■ GIVEN RECORDS
..........
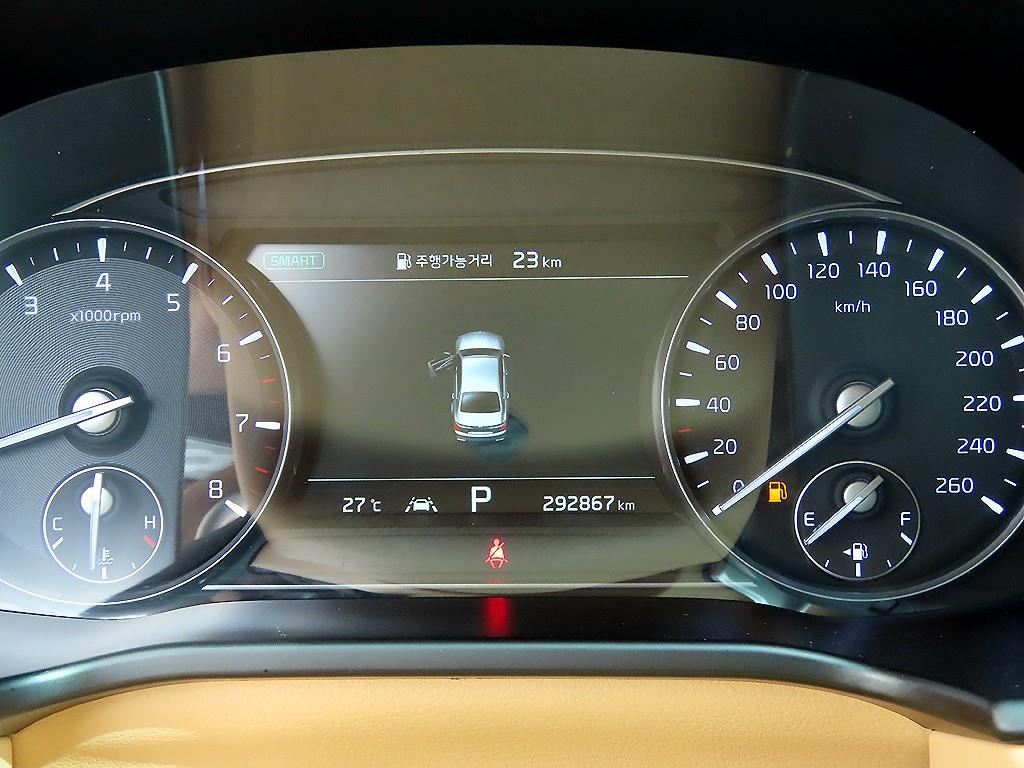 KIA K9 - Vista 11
..........
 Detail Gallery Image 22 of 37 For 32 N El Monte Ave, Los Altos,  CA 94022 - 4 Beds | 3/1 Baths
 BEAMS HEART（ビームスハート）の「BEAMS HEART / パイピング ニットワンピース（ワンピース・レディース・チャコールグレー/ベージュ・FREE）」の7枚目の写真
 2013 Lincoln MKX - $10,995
..........
■ DIRECTIONS
Please transcribe exactly the lines above from the line that has "Detail Gallery Image" up to and including the line that has "2013 Lincoln MKX - $10,995"; no other line belongs in the answer.

■ YOUR SOLUTION
 Detail Gallery Image 22 of 37 For 32 N El Monte Ave, Los Altos,  CA 94022 - 4 Beds | 3/1 Baths
 BEAMS HEART（ビームスハート）の「BEAMS HEART / パイピング ニットワンピース（ワンピース・レディース・チャコールグレー/ベージュ・FREE）」の7枚目の写真
 2013 Lincoln MKX - $10,995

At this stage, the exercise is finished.